Le rassemblement Place Guichard s’inscrit d’ailleurs dans le cadre d’une mobilisation nationale, visant notamment à dénoncer les plans de sauvegarde de l’emploi mis en place sur tout le territoire. Entre le 1er mars et le 27 septembre 2020, plus de 450 de ces plans ont en effet été initiés en France. Cela représente près de 65 000 ruptures de contrats envisagées. L’ampleur de cette crise alerte un militant : “le rapport du Secours Populaire montre que 1 400 000 personnes sont venus à l’aide alimentaire pendant le confinement dont 45% pour la première fois. Dans le 5ème pays le plus riche du monde, on devrait pouvoir aider ces familles à se nourrir décemment”.

 

Une volonté de rallier l’opinion publique

Dans la Métropole, plusieurs entreprises ont d’ores et déjà été touchées par ces plans. Des représentants de General Electric (qui devrait supprimer 250 emplois à Saint-Priest et à Lyon), de JTEKT (qui a annoncé une réduction d’effectif de 219 postes à Irigny avant la fin de l’année) et de Renault Trucks (463 emplois supprimés entre Saint-Priest et Bourg-en-Bresse) ont témoigné lors du rassemblement. 
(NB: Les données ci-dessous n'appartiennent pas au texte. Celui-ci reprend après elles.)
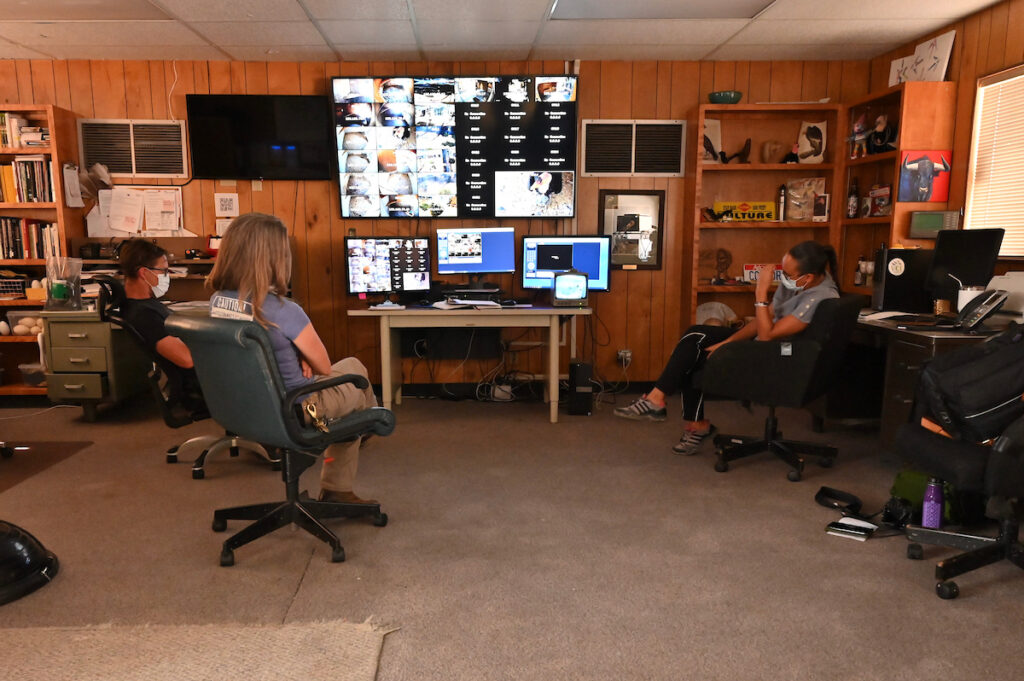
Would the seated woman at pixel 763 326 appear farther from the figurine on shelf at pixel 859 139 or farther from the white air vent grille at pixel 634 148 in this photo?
the white air vent grille at pixel 634 148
Ils alertent sur le besoin de rallier l’opinion publique à leur cause : “il y a une bataille syndicale forte dans les entreprises, on a besoin de relais pour peser plus fort sur le patronat et le gouvernement”. 

Raphaël Debû, secrétaire départemental du PCF, insiste également sur le besoin d’une action concertée pour porter le sujet de l’emploi : “Quand il y a une action syndicale sans prolongement politique ou une action politique sans fondement syndical, on n’aboutit à rien. Il faut qu’on marche ensemble, avec aussi le monde associatif. La question de l’emploi est au coeur de la bataille politique, et elle n’est pas traitée nationalement.”

 

Une critique du plan de relance gouvernemental et des “licenciements abusifs”.

Tour à tour, les militants communistes et les représentants syndicaux prennent la parole pour dénoncer le plan de relance du gouvernement. Selon eux, celui-ci encourage notamment les “effets d’aubaine” qu’évoquait déjà Nathalie Arthaud dans nos colonnes. 

Les licenciements à Renault Trucks s’inscrivent par exemple dans cette logique selon un représentant syndical, qui estime qu’ “il n’y a pas de crise dans le secteur de l’automobile et des poids lourds”. Les syndicalistes s’interrogent par ailleurs sur les cibles de ces plans, qui concernent -fait rare- des secteurs “d’avenir”, notamment en ingénierie et en R&D. Selon eux, les transferts des compétences françaises vers l’Asie, notamment dans la filière énergétique (GE), pourraient à terme menacer la souveraineté nationale. 

Il y a beaucoup d’entreprises qui se séparent de leurs salariés parce que c’est le bon moment pour le faire, nous confie R. Debû. Depuis le début du confinement, on a 23 000 chômeurs de plus dans le département et personne n’en parle. On ne peut pas continuer de déverser de l’argent sur les patrons sans qu’il n’y ait jamais aucune contrepartie pour l’emploi”.  

Présent au rassemblement, Pierre Ambrosini (responsable fédéral des JC du Rhône) renchérit : “les jeunes en particulier seront les sacrifiés du gouvernement Macron”. Il rappelle qu’un jeune sur six a perdu son emploi avec la crise économique. Ils devraient être un sur quatre d’ici la fin de l’année.